|5 popular myths about the causes of cancer|
Borrowers who practice responsible
Does chatting via cell phone risk a brain tumor? Can deodorizing your underarms lead to breast cancer? Studies show that a surprising number of Americans believe these and other common but unproven claims about the causes of cancer. If you’re one of those people, you may be needlessly worrying about your health—and ignoring real cancer threats. Here are some common misconceptions and why you should stop worrying about them:
- Aspartame sweetens cancer risk. Suspicion of this artificial sweetener, marketed under brand names that include Equal and NutraSweet, began decades ago when a study of aspartame-fed rats suggested increased cancer risk. However, more recent and extensive research has refuted those findings. A 2006 study of half a million people compared people who drank aspartame-containing beverages with people who didn’t drink them. Increasing aspartame consumption didn’t lead to more lymphomas, leukemias or brain tumors in men or women.
- Antiperspirants promote breast disease. Several studies have examined ingredients in antiperspirants and deodorants, such as preservatives called parabens that mimic estrogen activity in the body. However, scientists couldn’t determine that parabens found in breast tumors came from these products or that parabens directly contributed to cancer development.
- Stress triggers cancer. Although psychological stress affects the immune system’s defense against infections and disease, researchers haven’t found that stressful life events like divorce or loss of a loved one can trigger subsequent cancer. Most cancers have been growing for years before diagnosis and predate any recent stressful event.

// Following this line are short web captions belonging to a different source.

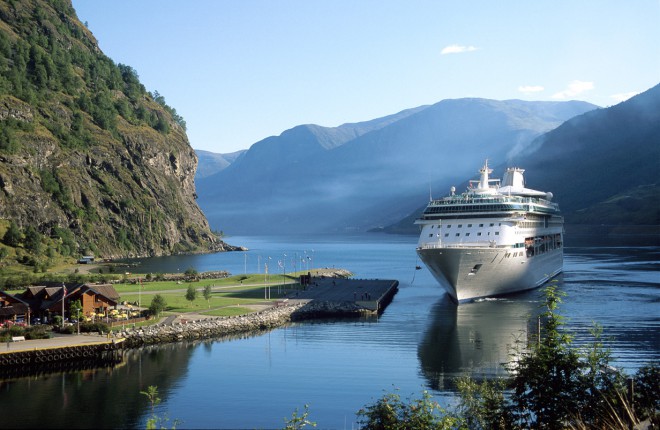 Norveški fjordi so naravnost osupljivi.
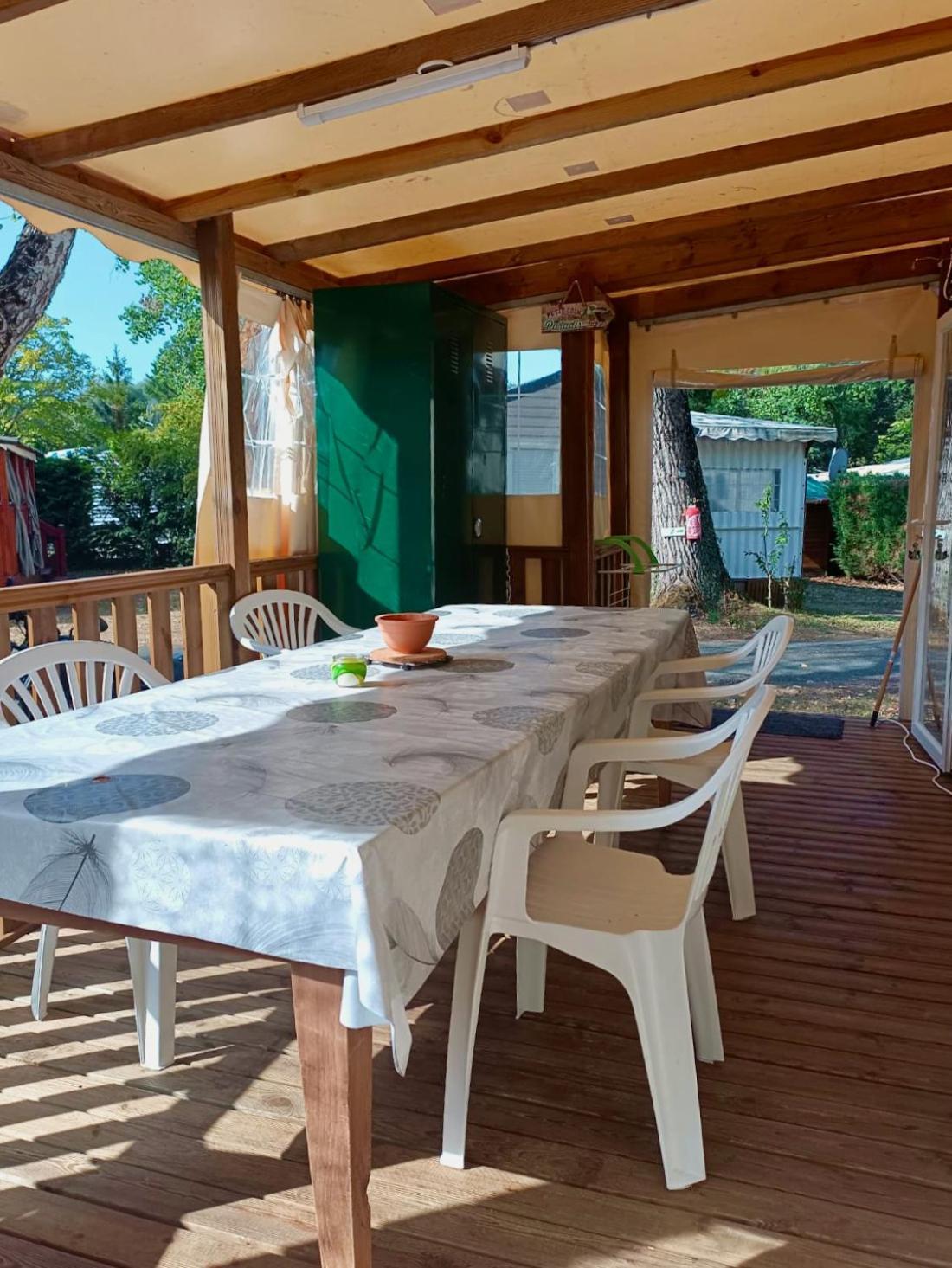 לס מתה Mobilhome Jf64 40M2 Camping Familial מראה חיצוני תמונה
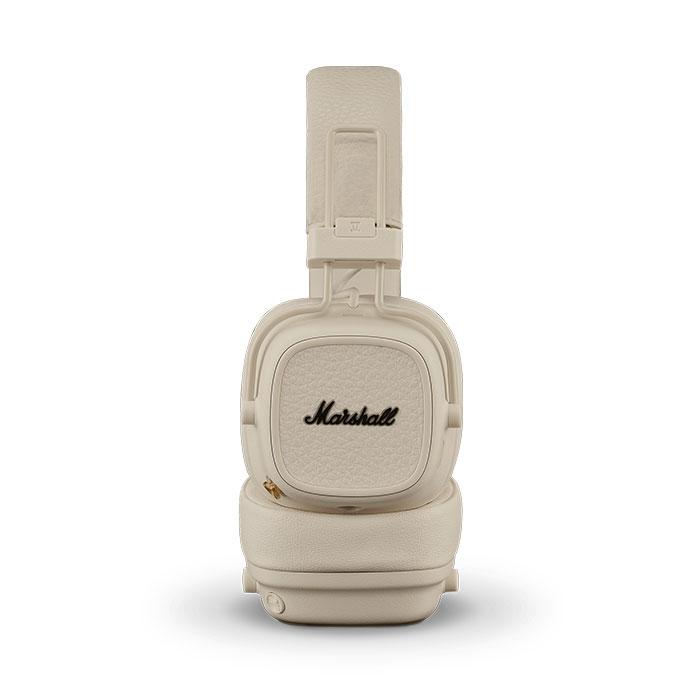MAJOR Marshall Major V Cream ワイヤレスヘッドホン 折り畳み可能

- Drinking from water bottles left in a car is risky. This e-mail-perpetuated myth theorizes that when plastic water bottles stored in a car become heated, diethylhexyl adipate (DEHA) leaches from the plastic to the water and causes cancer. First, DEHA is rarely present in the plastic used to make these bottles. Second, if it were, it isn’t a cancer-causing agent, according to the U.S. Environmental Protection Agency.
- Cell phones cause brain tumors. In the United States, cell-phone frequencies fall within a range that produces non-ionizing radiation, the type that doesn’t heat body tissues or damage cells. Studies haven’t shown any consistent link between cell phones and cancer, but because the technology is still new and changing, scientists urge additional research. To reduce radiation exposure, use a hands-free device to place distance between your head and the phone’s antenna.